Sacramento's Howe 'Bout Arden shopping center is about to be sold to a Bay Area company that may convert the center and several adjacent properties into a massive "lifestyle" complex.
Commercial real estate sources said Friday that Syufy Enterprises of San Rafael is set to close on the Howe 'Bout Arden purchase as early as next week, at a sales price around $40 million.
That's roughly the same amount Sacramento's Saca Development Co. paid for the 170,000-square-foot center when it acquired it in 2006.
Saca Development executive John Saca declined comment on the pending deal Friday. A spokesman for Syufy's SyWest Development subsidiary was unavailable for comment.
But others said the transaction has been in the works for months and that Syufy could well be planning a huge project that ties in Howe 'Bout Arden with other properties the Bay Area company owns on the same block, including the Motel 6 just west of the center and the Century Stadium 14 theater complex at Arden Way and Ethan Way.
"I wouldn't be surprised if they turned that whole area into an upscale lifestyle center, like the Fountains" in Roseville, said Garrick Brown, research director at Cassidy Turley BT Commercial. "They would have no problems leasing it."
Brown said many of the investors he's dealing with these days are "picking up solid, core properties in dense areas and Howe 'Bout Arden certainly fits as one of Sacramento's prime (retail) areas."

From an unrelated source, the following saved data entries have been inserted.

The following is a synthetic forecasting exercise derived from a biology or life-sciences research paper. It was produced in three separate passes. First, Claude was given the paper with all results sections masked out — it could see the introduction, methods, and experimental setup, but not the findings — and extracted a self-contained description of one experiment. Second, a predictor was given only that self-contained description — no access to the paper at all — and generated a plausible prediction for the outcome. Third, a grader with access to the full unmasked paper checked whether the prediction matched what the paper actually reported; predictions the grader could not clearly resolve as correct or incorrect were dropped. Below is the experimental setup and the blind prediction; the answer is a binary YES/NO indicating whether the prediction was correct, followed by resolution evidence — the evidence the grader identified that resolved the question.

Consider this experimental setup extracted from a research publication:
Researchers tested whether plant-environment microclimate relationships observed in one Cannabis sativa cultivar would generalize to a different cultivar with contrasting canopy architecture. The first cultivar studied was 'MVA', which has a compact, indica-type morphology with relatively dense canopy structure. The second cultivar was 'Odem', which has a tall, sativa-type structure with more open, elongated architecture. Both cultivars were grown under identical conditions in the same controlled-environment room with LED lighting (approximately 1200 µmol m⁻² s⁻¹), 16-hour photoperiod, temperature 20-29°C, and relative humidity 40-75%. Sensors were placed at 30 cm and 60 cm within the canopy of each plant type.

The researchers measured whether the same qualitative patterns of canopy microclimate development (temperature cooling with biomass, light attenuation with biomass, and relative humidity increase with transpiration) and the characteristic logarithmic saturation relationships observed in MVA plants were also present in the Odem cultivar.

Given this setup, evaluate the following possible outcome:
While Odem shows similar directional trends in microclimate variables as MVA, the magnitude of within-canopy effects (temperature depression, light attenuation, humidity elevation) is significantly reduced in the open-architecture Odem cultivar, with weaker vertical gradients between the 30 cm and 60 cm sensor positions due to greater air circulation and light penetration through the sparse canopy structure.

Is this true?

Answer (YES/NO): NO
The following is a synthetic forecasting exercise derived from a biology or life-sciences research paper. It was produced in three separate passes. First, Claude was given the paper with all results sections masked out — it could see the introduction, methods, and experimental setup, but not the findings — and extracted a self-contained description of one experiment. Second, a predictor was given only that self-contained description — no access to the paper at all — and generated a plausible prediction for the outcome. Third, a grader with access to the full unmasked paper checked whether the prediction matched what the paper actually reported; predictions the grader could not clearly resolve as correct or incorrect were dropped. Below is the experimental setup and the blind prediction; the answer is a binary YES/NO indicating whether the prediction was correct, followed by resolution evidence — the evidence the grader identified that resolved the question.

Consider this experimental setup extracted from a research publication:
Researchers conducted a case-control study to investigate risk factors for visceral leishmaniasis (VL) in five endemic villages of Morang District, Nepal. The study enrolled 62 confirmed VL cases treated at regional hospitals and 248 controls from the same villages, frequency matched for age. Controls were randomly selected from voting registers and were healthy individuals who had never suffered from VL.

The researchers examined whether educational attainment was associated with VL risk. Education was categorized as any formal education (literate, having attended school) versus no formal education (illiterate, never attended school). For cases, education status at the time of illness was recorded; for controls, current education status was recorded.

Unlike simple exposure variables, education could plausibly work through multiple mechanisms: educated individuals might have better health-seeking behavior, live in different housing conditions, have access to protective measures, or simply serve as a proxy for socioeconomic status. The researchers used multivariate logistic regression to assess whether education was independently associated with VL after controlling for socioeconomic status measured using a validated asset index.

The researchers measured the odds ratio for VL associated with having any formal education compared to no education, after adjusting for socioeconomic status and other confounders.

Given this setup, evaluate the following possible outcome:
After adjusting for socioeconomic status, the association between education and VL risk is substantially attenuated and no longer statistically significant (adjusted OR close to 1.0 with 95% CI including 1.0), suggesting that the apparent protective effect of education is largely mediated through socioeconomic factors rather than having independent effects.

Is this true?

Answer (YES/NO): NO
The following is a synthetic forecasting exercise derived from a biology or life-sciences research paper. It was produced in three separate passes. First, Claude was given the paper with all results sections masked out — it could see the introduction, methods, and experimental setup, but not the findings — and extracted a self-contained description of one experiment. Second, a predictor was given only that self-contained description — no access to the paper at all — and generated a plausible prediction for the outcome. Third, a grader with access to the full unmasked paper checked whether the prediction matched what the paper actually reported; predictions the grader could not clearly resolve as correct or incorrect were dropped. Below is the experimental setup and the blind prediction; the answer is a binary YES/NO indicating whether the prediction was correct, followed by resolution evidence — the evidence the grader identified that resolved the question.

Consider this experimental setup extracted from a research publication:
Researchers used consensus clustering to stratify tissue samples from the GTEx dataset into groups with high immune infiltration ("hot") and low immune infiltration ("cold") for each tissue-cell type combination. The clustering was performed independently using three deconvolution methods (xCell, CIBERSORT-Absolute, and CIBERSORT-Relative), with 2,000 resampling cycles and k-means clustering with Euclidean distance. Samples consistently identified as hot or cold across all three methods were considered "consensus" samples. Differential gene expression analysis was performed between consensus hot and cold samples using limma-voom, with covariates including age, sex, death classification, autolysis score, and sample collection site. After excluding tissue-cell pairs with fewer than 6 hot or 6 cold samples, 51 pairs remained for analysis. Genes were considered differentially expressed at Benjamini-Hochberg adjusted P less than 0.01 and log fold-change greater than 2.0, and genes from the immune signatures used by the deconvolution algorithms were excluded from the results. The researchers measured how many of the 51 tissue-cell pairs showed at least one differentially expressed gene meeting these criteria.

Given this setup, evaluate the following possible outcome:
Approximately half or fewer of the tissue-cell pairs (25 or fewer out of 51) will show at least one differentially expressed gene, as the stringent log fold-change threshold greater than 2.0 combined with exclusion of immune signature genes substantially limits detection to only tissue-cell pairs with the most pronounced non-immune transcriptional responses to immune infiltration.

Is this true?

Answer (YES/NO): NO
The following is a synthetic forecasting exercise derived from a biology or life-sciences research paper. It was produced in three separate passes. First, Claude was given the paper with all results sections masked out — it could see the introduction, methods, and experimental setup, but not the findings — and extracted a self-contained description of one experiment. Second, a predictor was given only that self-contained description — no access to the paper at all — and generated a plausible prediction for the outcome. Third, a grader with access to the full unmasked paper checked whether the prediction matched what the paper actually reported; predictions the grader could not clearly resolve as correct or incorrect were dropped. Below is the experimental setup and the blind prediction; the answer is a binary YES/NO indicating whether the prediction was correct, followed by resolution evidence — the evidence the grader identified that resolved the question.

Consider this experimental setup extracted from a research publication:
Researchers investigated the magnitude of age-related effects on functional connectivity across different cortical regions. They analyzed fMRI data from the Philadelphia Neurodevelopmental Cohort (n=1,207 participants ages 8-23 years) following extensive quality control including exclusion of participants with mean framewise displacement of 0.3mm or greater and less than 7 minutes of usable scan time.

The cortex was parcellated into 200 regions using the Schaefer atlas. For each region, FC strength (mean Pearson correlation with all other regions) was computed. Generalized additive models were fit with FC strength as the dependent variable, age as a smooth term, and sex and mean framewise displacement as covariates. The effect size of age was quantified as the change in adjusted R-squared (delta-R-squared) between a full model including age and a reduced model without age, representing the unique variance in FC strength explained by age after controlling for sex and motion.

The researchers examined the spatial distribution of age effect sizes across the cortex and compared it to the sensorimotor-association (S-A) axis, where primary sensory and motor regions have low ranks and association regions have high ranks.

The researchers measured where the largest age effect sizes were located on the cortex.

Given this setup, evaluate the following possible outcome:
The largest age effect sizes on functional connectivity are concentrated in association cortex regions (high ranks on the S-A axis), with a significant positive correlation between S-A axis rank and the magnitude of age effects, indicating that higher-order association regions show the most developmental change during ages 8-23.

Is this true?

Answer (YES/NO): NO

A real estate source familiar with the deal said Saca came up with the idea to connect the various properties fronting Arden and create a single destination.
The combined properties would allow the creation of an attraction that would rival Folsom's Palladio or Roseville's Fountains as a top regional lifestyle center offering entertainment and upscale retail shops.
Saca proposed the idea to Syufy, but joint venture talks fell through, said the source, who was not authorized to speak about the deal.
Ultimately Syufy opted to buy Howe 'Bout Arden and proceed with any future remake of the various properties on its own, the source said.
Syufy, which owned the Century Theatres chain until selling it to Cinemark USA in 2006, has long been considering a similar sort of retail complex at a drive-in theater site near Bradshaw Road and Highway 50 in the Rancho Cordova area.
But that project, called The Landing, encountered environmental challenges and then was delayed by the economic downturn.
In 2009, Syufy officials said the $116.5 million project was being put off temporarily but was still "moving ahead" in the long term.
But a project at Howe and Arden may make more sense than the Rancho Cordova area plans because it targets underperforming properties at one of the area's most coveted retail locations, according to Brown and others.
The theater complex, on land still owned by Syufy, is outdated and inefficient, according to local brokers.
The hotel also is in poor condition, as is another Syufy property just south of Howe 'Bout Arden that now has a Mongolian barbecue restaurant and other small shops.
As for Howe 'Bout Arden, it was built in 1988 and remodeled in 1994 but now needs another upgrade, including improvements in access to the parking lot, real estate people said.
"It's nice, but it's a 'B plus,' " said Brown, adding it could easily become an "A" quality property with some enhancements.
It already has a Nordstrom Rack location that's among the top sellers for the Seattle-based company's discount division.
Other key tenants include a Sleep Train Mattress Center, the Punch Line Comedy Club and Chili's Grill & Bar.
Fixing up Howe 'Bout Arden along with the other properties and connecting them into a single, unified center would reshape the area and create a new attraction for the region, said Bobby Rich, a Retail West broker who was aware of the negotiations between Saca and Syufy.
"I think Syufy sees a bustling intersection but with an underutilized (shopping) center, an underutilized theater, an underutilized hotel and underutilized restaurants," Rich said.
All would benefit, he said, "by taking those different components and combining them into one venue."